### SOURCE MATERIAL
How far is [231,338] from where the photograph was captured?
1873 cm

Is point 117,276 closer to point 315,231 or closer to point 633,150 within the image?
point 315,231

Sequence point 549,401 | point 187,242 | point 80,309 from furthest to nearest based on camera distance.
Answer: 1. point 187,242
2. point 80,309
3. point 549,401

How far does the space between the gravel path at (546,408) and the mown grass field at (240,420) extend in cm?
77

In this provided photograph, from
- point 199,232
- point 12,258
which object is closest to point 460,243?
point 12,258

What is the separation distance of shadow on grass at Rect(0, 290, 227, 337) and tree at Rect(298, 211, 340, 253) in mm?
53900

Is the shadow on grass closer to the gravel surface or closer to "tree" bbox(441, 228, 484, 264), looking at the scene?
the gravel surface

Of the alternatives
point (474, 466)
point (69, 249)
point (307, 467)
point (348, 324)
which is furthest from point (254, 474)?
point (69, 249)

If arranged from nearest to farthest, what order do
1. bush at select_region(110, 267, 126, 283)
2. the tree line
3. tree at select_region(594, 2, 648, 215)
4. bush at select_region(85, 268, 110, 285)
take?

### REQUIREMENTS
Repeat the listing exactly, from its first line to its last.

### TASK ANSWER
How far is [231,338] from where the photograph was captured?
1873 cm

Is point 117,276 closer to point 315,231 or closer to point 633,150 within the image?
point 315,231

Sequence point 549,401 | point 187,242 | point 80,309 from furthest to nearest based on camera distance.
Answer: 1. point 187,242
2. point 80,309
3. point 549,401

How far does the space between the gravel path at (546,408) and the mown grass field at (240,420) extend in cm?
77

In this provided photograph, from
- point 199,232
- point 12,258
which object is closest to point 460,243?
point 12,258

What is the separation distance of shadow on grass at Rect(0, 290, 227, 337) and tree at Rect(298, 211, 340, 253) in mm?
53900

Is the shadow on grass closer to the gravel surface or closer to "tree" bbox(441, 228, 484, 264), looking at the scene?
the gravel surface

Of the alternatives
point (474, 466)
point (69, 249)
point (307, 467)
point (348, 324)
which is furthest from point (254, 474)?
point (69, 249)

If arranged from nearest to farthest, what order do
1. bush at select_region(110, 267, 126, 283)
2. the tree line
3. tree at select_region(594, 2, 648, 215)
4. bush at select_region(85, 268, 110, 285)
take?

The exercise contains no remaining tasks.